La música lo puede todo. Cuando uno está en litigios románticos la música, de pronto cobra sentido, toda es cantada por tipos heridos. Toda habla de ti y nadie más que tú. Te entiende, te calma, te permite sentirte lástima, te abre el caño en los ojos y te deja deshidratada. Nada más preciso que terminar con el enamorado y volver a casa oyendo a un fulano cantar en la radio “te extraño más que nunca y no sé que hacer…”
Porque nada me hace acordar más a los viajes en carro de niñez que la bachata rosa de Juan Luis Guerra, porque si escucho a los Auténticos Decadentes cantando “Corazón” no podré dejar de añorar el primer amor; porque si Sabina dice que “lo nuestro duró lo que duran dos peces de hielo en un whisky on the rocks” yo no haré más que detestarte por no estar y con whisky en mano, desde luego.
La música es todo porque nada puede definir tanto cómo será tu día más que las canciones que escuches camino a clases. Porque llegar cantando a gritos “Lunes otra vez” no es lo mismo que aullar subiendo las escaleras del pabellón y hasta el quinto piso, alguna canción como “Sufre peruano, sufre”. Porque si algo tenemos en común todos los de la clase, es que podemos cantar a coro “Los patos y las patas” y nadie podría sentirse excluido. La música es todo porque todavía creemos que fomentar la mentira de que nuestro Himno Nacional es el segundo más bonito del mundo (después de la Marsellesa, claro está) puede lograr que olvidemos todas las estrofas llenas de cadenas y opresión.
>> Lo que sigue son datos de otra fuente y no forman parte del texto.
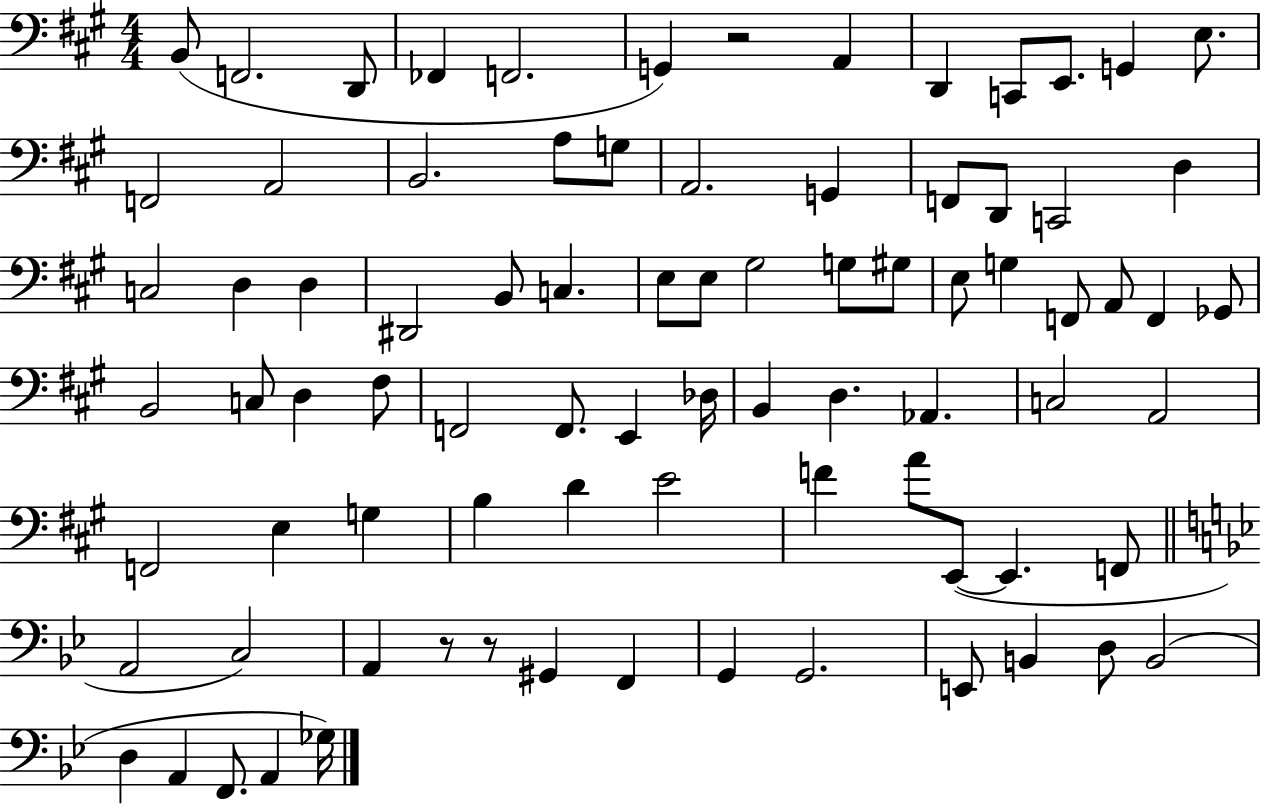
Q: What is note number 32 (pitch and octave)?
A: G#3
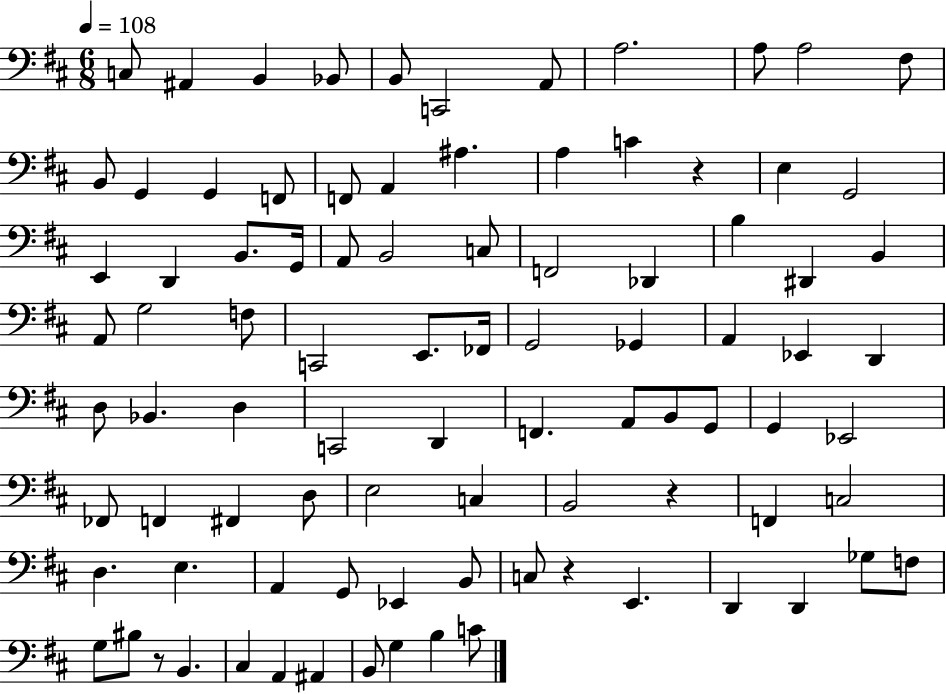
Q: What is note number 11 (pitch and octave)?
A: F#3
La música es todo, porque logra que gente como Rossana Guerra se vuelva en un ídolo de masas transformándose en Rosi War. La música es todo porque a mí, a veces, también me duele el corazón. Porque me pasa que a veces necesito que alguien me diga que ese secreto que tiene conmigo, nadie lo sabrá.
La música lo puede todo sin duda. Confieso que mi mayor aspiración es poder escribir tan bien como Joaquín Sabina, y es, también, mi mayor frustración. Confieso que el peor año nuevo de mi vida lo pasé llorando el no estar en un concierto de Los 3 Tenores. Confieso que jamás sentí tanta adrenalina como cantando en un escenario junto a los Beach Boys. Confieso que Gian Marco también me ha hecho llorar. Confieso que cada ruptura fue más difícil por el simple hecho de no haber nacido sorda.
La música puede serlo todo, puede ser lo único que logre que me pare de la cama cada mañana. Pero puede también ser atroz, como el órgano de iglesia barroca que me aterrorizaba de chica, como el himno del colegio parada sin mover un músculo todos los lunes a las 7 de la mañana, como la canción que justo te hace acordar a ése que sí querías, como aquella otra que te transporta a todos los momentos oscuros de la vida. Es atroz porque describe cada sentimiento mejor que quien los siente. Es atroz porque estoy segura que a todos esos cantantes famosos les duele menos que a mí. Es atroz porque estar atrapada en un embolletamiento escuchando a Los Morochucos no es, bajo ningún contexto, mi idea de diversión. Es atroz porque te cambia de humor sin avisarte antes. Porque Lima ya no es como Chabuca Granda me quiso hacer creer. Porque me da vergüenza admitir que yo, también, fui fan de Magneto. Y sobretodo, la música es atroz porque siempre está. Porque los celulares suenan con canciones, porque las películas son recordadas por sus bandas sonoras, porque jamás podré componer yo algo que valga la pena y porque de chica, yo también quise ser mujer policía de día y en las noches cantante.